Cogta slams Emfuleni municipality as 'dysfunctional' as millions go missing

Paul Ash Senior reporter
Water leaks will deter anyone from investing in troubled and bankrupt Emfuleni municipality, says Cogta.
DRAINED Water leaks will deter anyone from investing in troubled and bankrupt Emfuleni municipality, says Cogta.
Image: SYDNEY SESHIBEDI/The Times

Emfuleni Local Municipality is dysfunctional and showing no signs of improving.

This is the view of parliament's portfolio committee on co-operative governance and traditional affairs (Cogta) which on Friday blasted the municipality for its lack of procurement oversight and failed financial controls.

“It is extremely disheartening to realise that the lives of the people of the area are being affected negatively as a result of lack of both political will and administrative inclination to serve the people,” said committee chairperson Faith Muthambi in a statement.

Internal divisions, failure to investigate irregular expenditure in the previous financial year and a lack of accountability among senior managers were just some of the problems noted by the committee.
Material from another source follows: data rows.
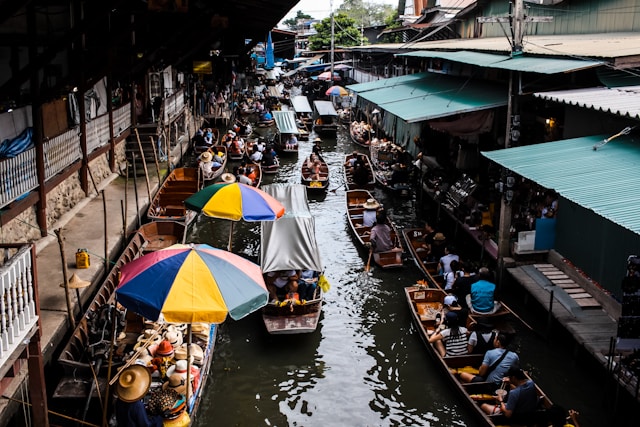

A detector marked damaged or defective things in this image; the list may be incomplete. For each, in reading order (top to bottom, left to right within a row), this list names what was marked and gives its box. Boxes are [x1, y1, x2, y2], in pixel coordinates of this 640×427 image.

rusty metal roof [532, 87, 640, 119]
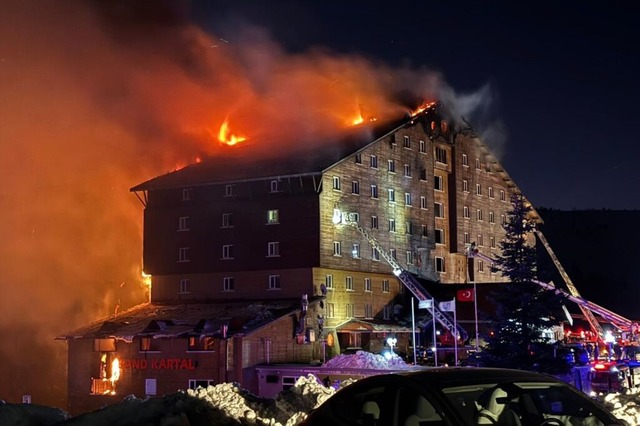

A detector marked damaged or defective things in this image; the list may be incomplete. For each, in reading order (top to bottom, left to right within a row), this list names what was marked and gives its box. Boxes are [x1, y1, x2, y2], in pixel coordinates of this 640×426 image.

damaged roof [57, 298, 318, 344]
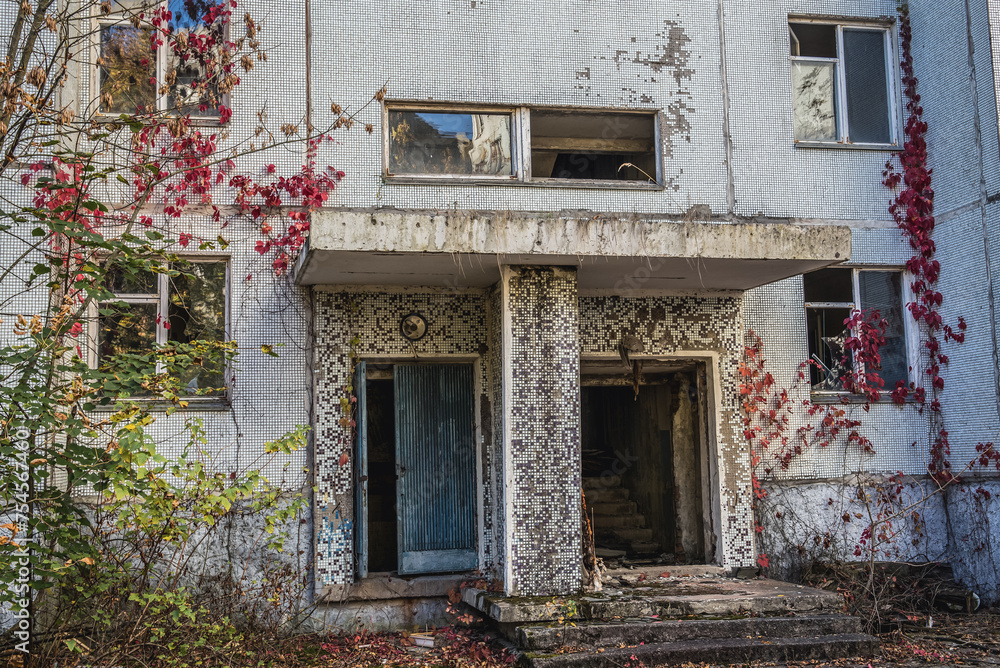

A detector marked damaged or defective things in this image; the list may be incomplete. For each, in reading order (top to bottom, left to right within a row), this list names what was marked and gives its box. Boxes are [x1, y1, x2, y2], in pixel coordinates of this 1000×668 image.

broken glass pane [98, 24, 155, 113]
broken window [97, 0, 229, 116]
broken glass pane [166, 0, 225, 115]
broken glass pane [388, 111, 512, 176]
broken window [386, 110, 516, 177]
broken window [528, 109, 660, 183]
broken glass pane [788, 23, 836, 58]
broken glass pane [792, 61, 840, 142]
broken window [792, 22, 896, 145]
broken glass pane [844, 29, 892, 144]
broken glass pane [168, 260, 227, 394]
broken glass pane [804, 308, 852, 392]
broken window [804, 266, 916, 392]
broken glass pane [860, 270, 908, 386]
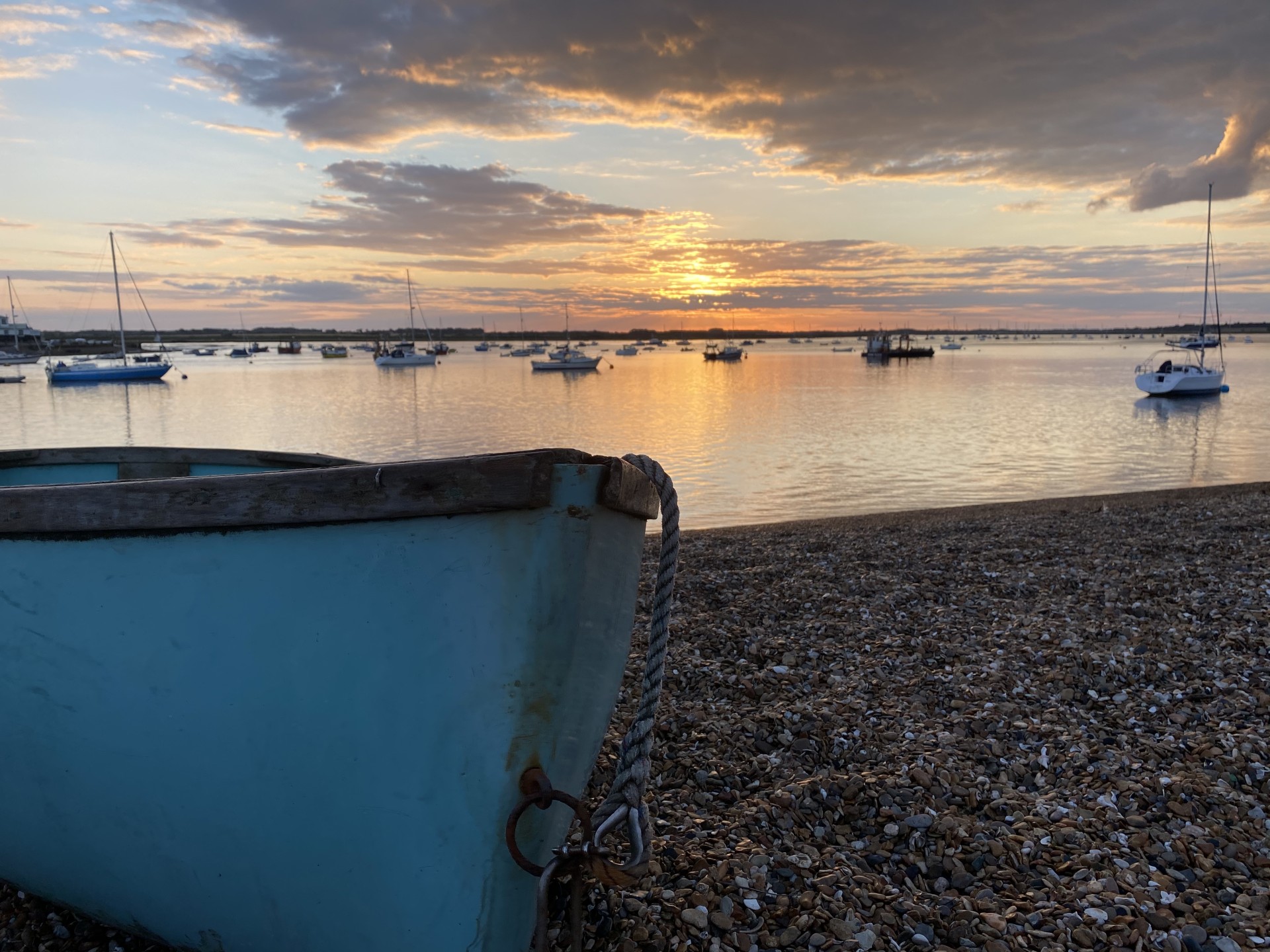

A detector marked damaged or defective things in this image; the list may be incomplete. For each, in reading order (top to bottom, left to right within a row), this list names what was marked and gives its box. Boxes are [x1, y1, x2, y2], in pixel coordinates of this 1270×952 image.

rusty metal ring [505, 792, 594, 878]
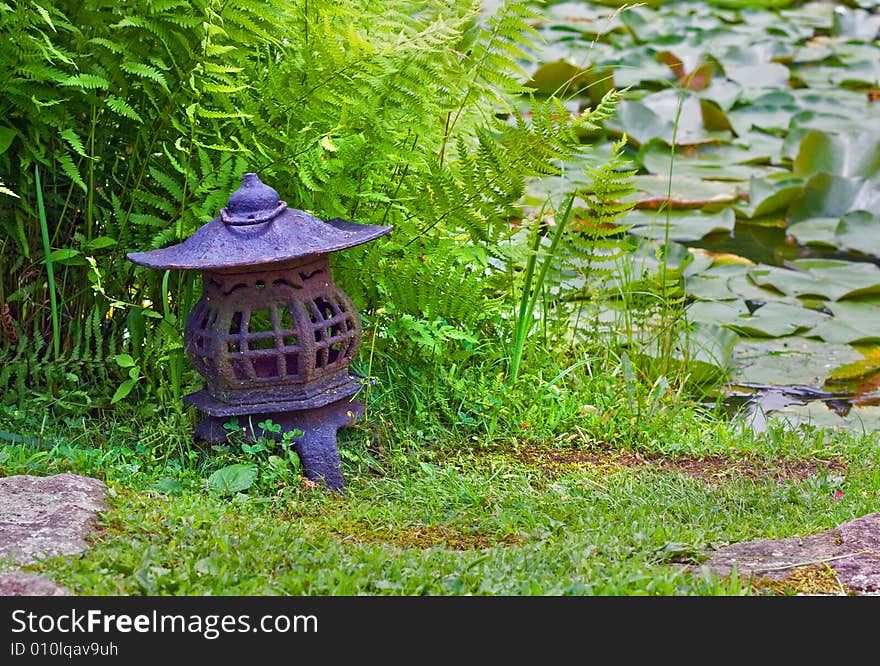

The municipality, which sprawls along the north bank of the Vaal river near Vereeniging, is one of Gauteng’s most densely populated areas, with Sebokeng, Evaton, Sharpeville and Boipatong townships lying within its boundaries.

Emfuleni’s troubles deepened this week after its bank account was blocked and attached by the court after it failed to pay a Chinese company contracted to install smart water and electricity meters.

The R492m agreement was signed in 2013 but after changing its mind mid-project did not pay the supplier.

No meters were installed.

Irregular expenditure topped R1.1bn in the 2018/19 year as a result of the municipality failing to comply with supply-chain management regulations or the Municipal Finance Management Act which set out the required process to solicit competitive bids and quotes.

The committee said it was “unacceptable that the municipality has no plans to remedy the 81 matters of emphasis highlighted by the auditor-general for the 2018/19 financial year”.    The municipality’s R586m deficit for the year was further proof that the financial recovery plan had failed.

Unreliable power and water supplies would also hamper its ability to collect rates and taxes, worsening the municipality’s financial situation.

The committee said widespread sewage spillage and water leaks would also deter any investors, undermining any hopes of creating jobs.

“Laws and regulations are there for a reason and can’t be adhered to only when people feel like it,” said Muthambi.

“This way of doing things exposes the municipality to high levels of risk that cannot be tolerated,” she said.

In a further damning judgment, the committee noted that municipality refuses positive private sector proposals, a government strategy for resolving SA’s socioeconomic ills.

The municipality is due to respond to the committee’s questions on October 23.

“This resolution is based on the desire to find workable solutions to the municipality’s problems and ensure effective service delivery for the people of Emfuleni,” the committee said.